The concepts of repeatability and reproducibility are taken directly from the VIM. Repeatability is something we expect of any well-controlled experiment. Results that are not repeatable are rarely suitable for publication. The proposed intermediate concept of replicability stems from the unique properties of computational experiments, i.e., that the measurement procedure/system, being virtual, is more easily portable, enabling inspection and exercise by others. While reproducibility is the ultimate goal, this initiative seeks to take an intermediate step, that is, to promote practices that lead to better replicability. We fully acknowledge that simple replication of results using author-supplied artifacts is a weak form of reproducibility. Nevertheless, it is an important first step, and the auditing processes that go well beyond traditional refereeing will begin to raise the bar for experimental research in computing.

2016b

(Goodman et al., 2016) ⇒ Steven N. Goodman, Daniele Fanelli, and John P. A. Ioannidis. (2016). “What Does Research Reproducibility Mean?.” In: Science Translational Medicine Journal, 8(341). doi:10.1126/scitranslmed.aaf5027.
- QUOTE: Methods reproducibility is meant to capture the original meaning of reproducibility, that is, the ability to implement, as exactly as possible, the experimental and computational procedures, with the same data and tools, to obtain the same results. Results reproducibility refers to what was previously described as “replication,” that is, the production of corroborating results in a new study, having followed the same experimental methods. Inferential reproducibility, not often recognized as a separate concept, is the making of knowledge claims of similar strength from a study replication or reanalysis.
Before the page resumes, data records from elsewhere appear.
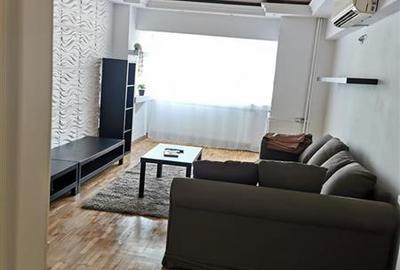 Apartament cu 4 camere decomandat, mobilat în Unirii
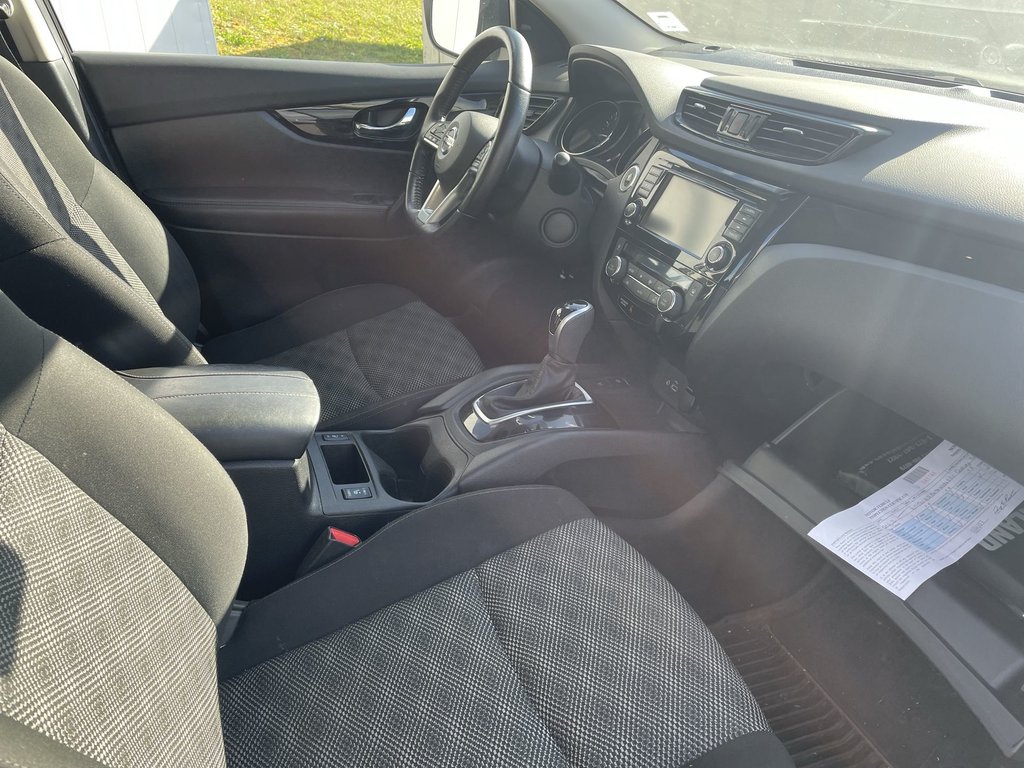 2022 Nissan Qashqai SV | KEYLESS | USB | CAM | WARRANTY TO 2027 in Saint John, New Brunswick - 49 - w1024h768px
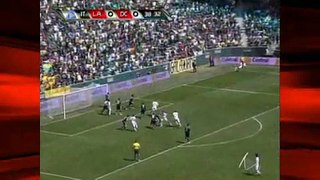 LA Galaxy vs D.C. United Highlights - March 2009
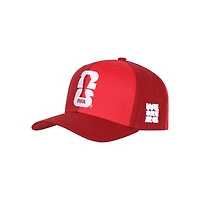 2026 FIFA World Cup Red Snapback Hat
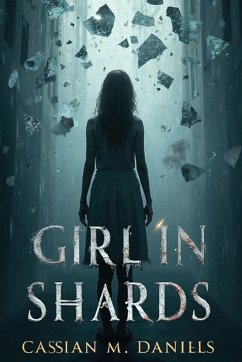 Girl in Shards - Daniels, Cassian M.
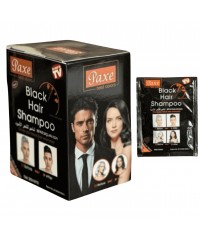 Paxe Şase Boya Siyah Renk 1 adet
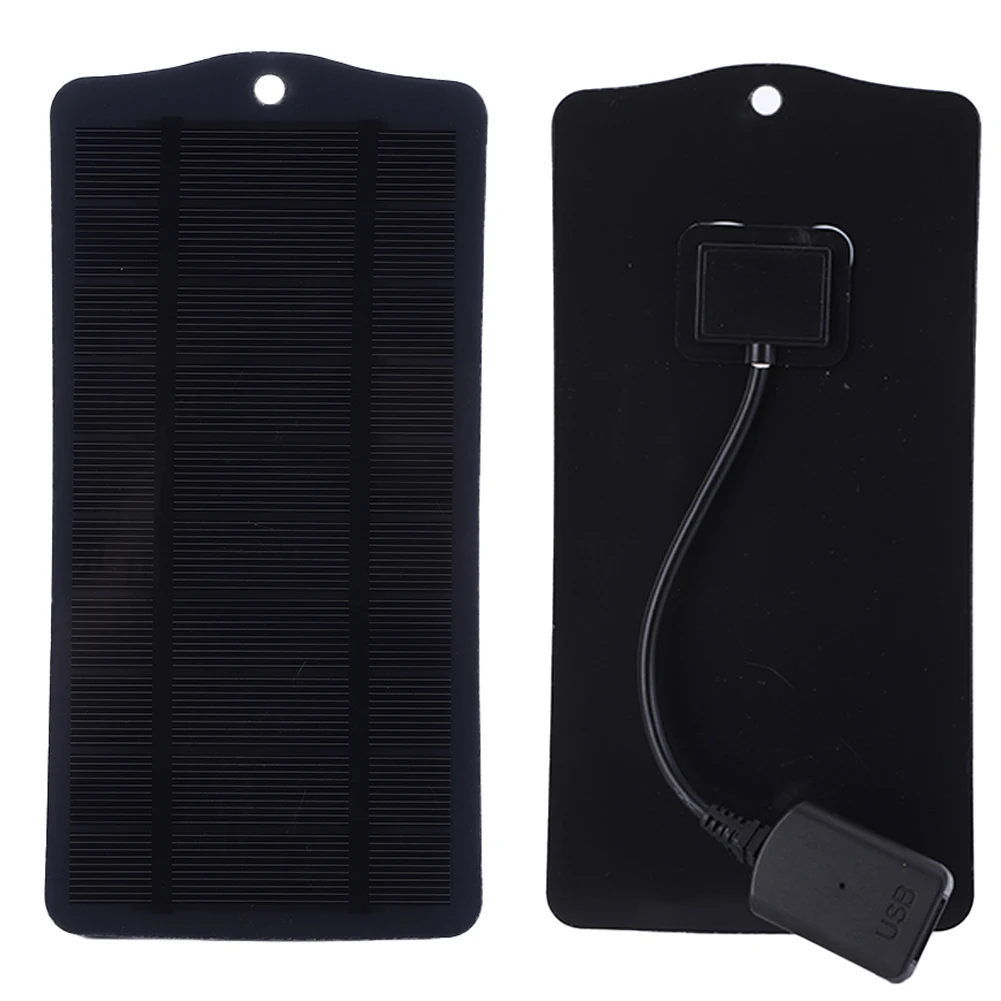 2.5W 5V Solar Panel…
This is not identical to results reproducibility, because not all investigators will draw the same conclusions from the same results, or they might make different analytical choices that lead to different inferences from the same data. Here, we explore the definitions and operational complexities of each of these concepts ...

2015

(Keyrouz & Mascagni, 2015) ⇒ Walid Keyrouz, and Michael V. Mascagni (2015). Scientific Software Sustainability: The Numerical Reproducibility Challenge (No. Computational Science & Engineering Software Sustainability and Productivity Challenges (CSESSP Challenges)).
- QUOTE: Experimental reproducibility is a cornerstone of the scientific method. The ease of achieving its counterpart in computing, numerical reproducibility, was one of the core assumptions underpinning the growth of scientific computing over the past several decades to become a powerful tool for scientific inquiry that is now widely considered as the third leg of science. The other core assumption was the deterministic behavior of computer hardware. Unfortunately, these assumptions are currently being challenged by hardware developments over the past several decades as discussed and documented in recent reports and workshops. In this position paper, we are advocating for the following actions: - Redefine numeric reproducibility by considering numeric results as computational measurements and treat them as the equivalent of physical measurements (...)

2008

(JCGM, 2008) ⇒ JCGM Working Group 1 (2008).. JCGM 100:2008 Evaluation of measurement data – Guide to the expression of uncertainty in measurement (PDF), Joint Committee for Guides in Metrology, 2008. GUM 1995 with minor corrections.
- QUOTE: reproducibility (of results of measurements) - closeness of the agreement between the results of measurements of the same measurand carried out under changed conditions of measurement.
  - NOTE 1: A valid statement of reproducibility requires specification of the conditions changed.
  - NOTE 2: The changed conditions may include:
    - principle of measurement;
    - method of measurement;
    - observer;
    - measuring instrument;
    - reference standard;
    - location;
    - conditions of use
    - time.
  - NOTE 3: Reproducibility may be expressed quantitatively in terms of the dispersion characteristics of the results.
  - NOTE 4: Results are here usually understood to be corrected results.

1994

(Taylor & Kuyatt, 1994) ⇒ Barry N. Taylor, and Chris E. Kuyatt (1994). NIST Guidelines for Evaluating and Expressing the Uncertainty of NIST Measurement Results Cover, Gaithersburg, MD, USA: National Institute of Standards and Technology.